Ferguson is no stranger to standing at the helm of one of the most successful operations in sport and was the manager who led Manchester United’s dominance in English football for 20 years.
His involvement in racing began on the Flat and he still has an involvement in that code, with Spirit Dancer a notable recent success having won the Bahrain International Trophy and the Neom Turf Cup over the winter.
Ferguson owns Spirit Dancer alongside Fred Done and Ged Mason, the latter of whom joins John Hales in making up the Ferguson-Mason-Hales trio that own both Protektorat and Monmiral.
Monmiral landed the Pertemps at 25-1 and Protektorat was a brilliant four-length winner of the Ryanair Chase, providing Ferguson with his first and then his second Cheltenham Festival winner in quick succession.
While Ferguson’s trainers, Paul Nicholls and Dan Skelton, trained four winners and a single winner respectively, it was Willie Mullins who dominated the meeting with nine winners, six seconds and six thirds.
Among those winners was his 100th Cheltenham Festival victory, a landmark achievement that makes him the most successful trainer in the history of the fixture – a figure akin to the Ferguson of the racing world.
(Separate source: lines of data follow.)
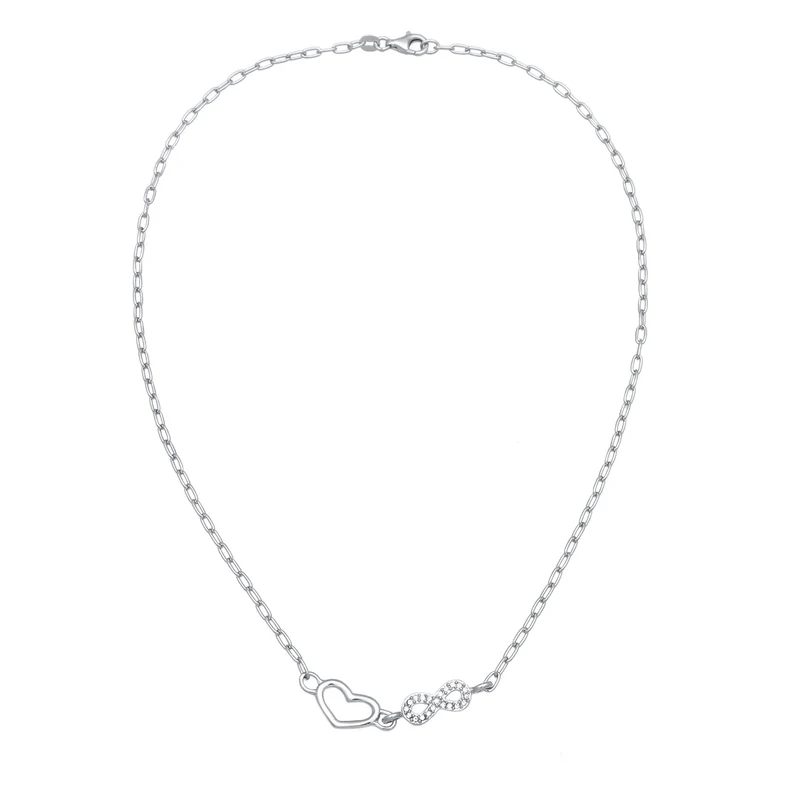 Halskette Herz Infinity | Mit Kristallen von Swarovski® (Weiß)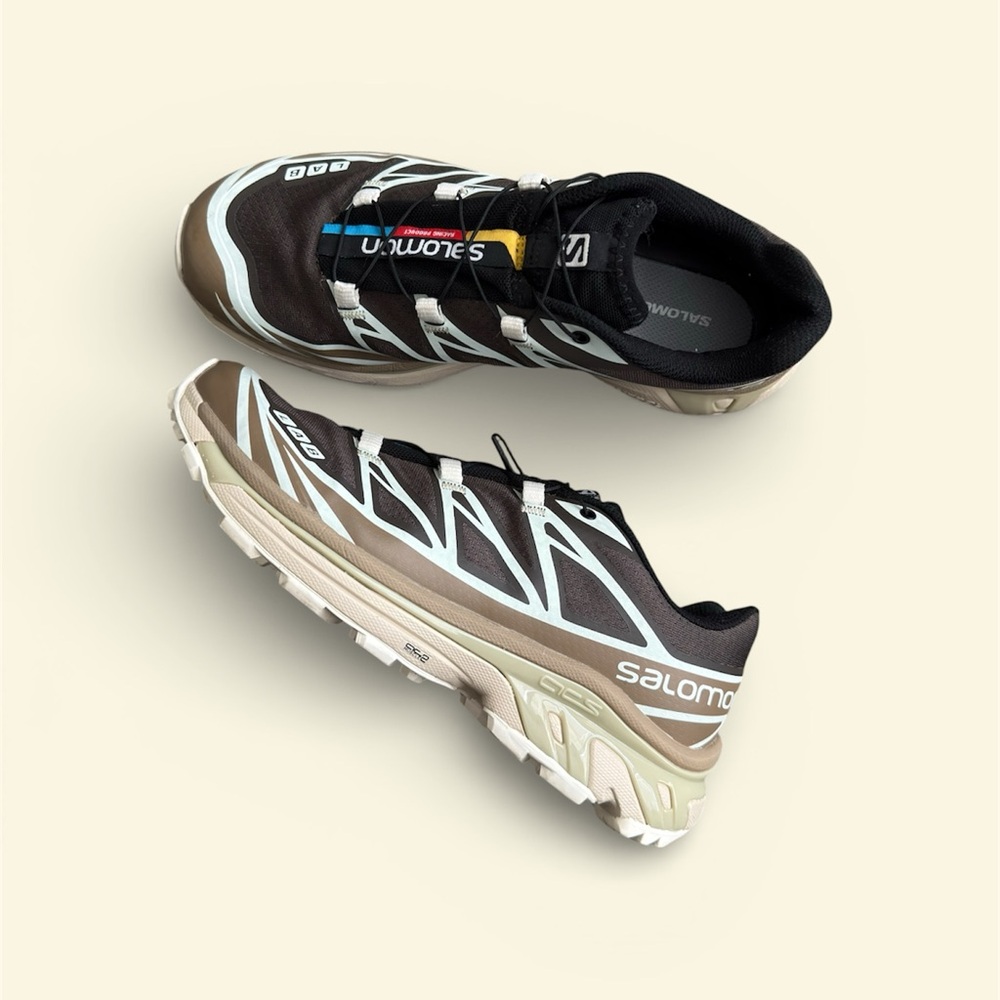 Salomon XT-6 Trail Running Shoes in Black and Tan Women’s size 8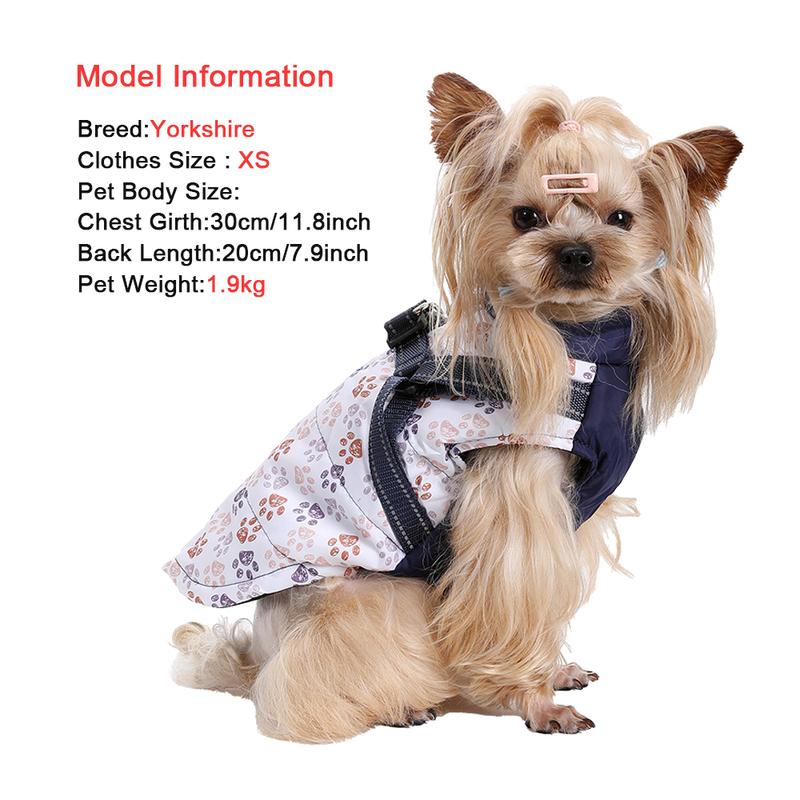 Winter Dog Clothes Warm Pet Coat With Harness For Small Medium Dogs Cat Reflective Windproof Chihuahua Vest Jacket Puppy Outfits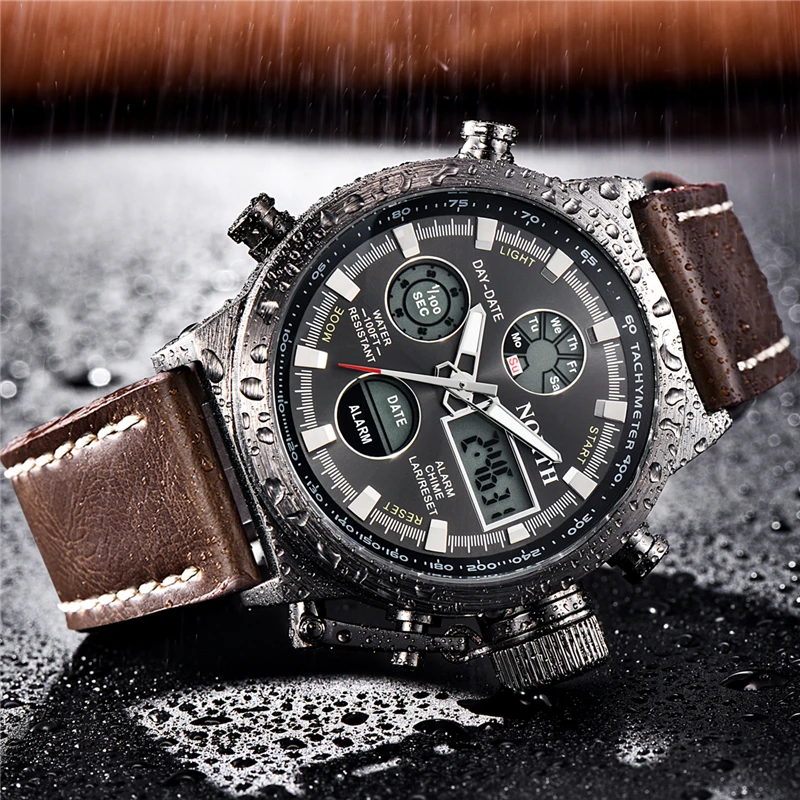 Часы наручные NORTH Мужские кварцевые роскошные модные спортивные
“What Willie Mullins is doing is fantastic, brilliant,” Ferguson said of the Closutton trainer.
“You can only admire the man.”
Ruby Walsh, former stable jockey to Mullins, identified the similarities between the role of football manager and trainer, saying: “It’s awesome, an incredible achievement as a manager, because that what he is, a sporting manager.
“He is like the CEO, his wife is the CFO, his son is the managing director and he’s doing it all.
“He’s just an incredible manager, that’s what he is and the sport is lucky to have him.
“If he was in any other sport they wouldn’t be telling him he was too dominant.
“He’s just an incredible manager, that’s what he is and the sport is lucky to have him.”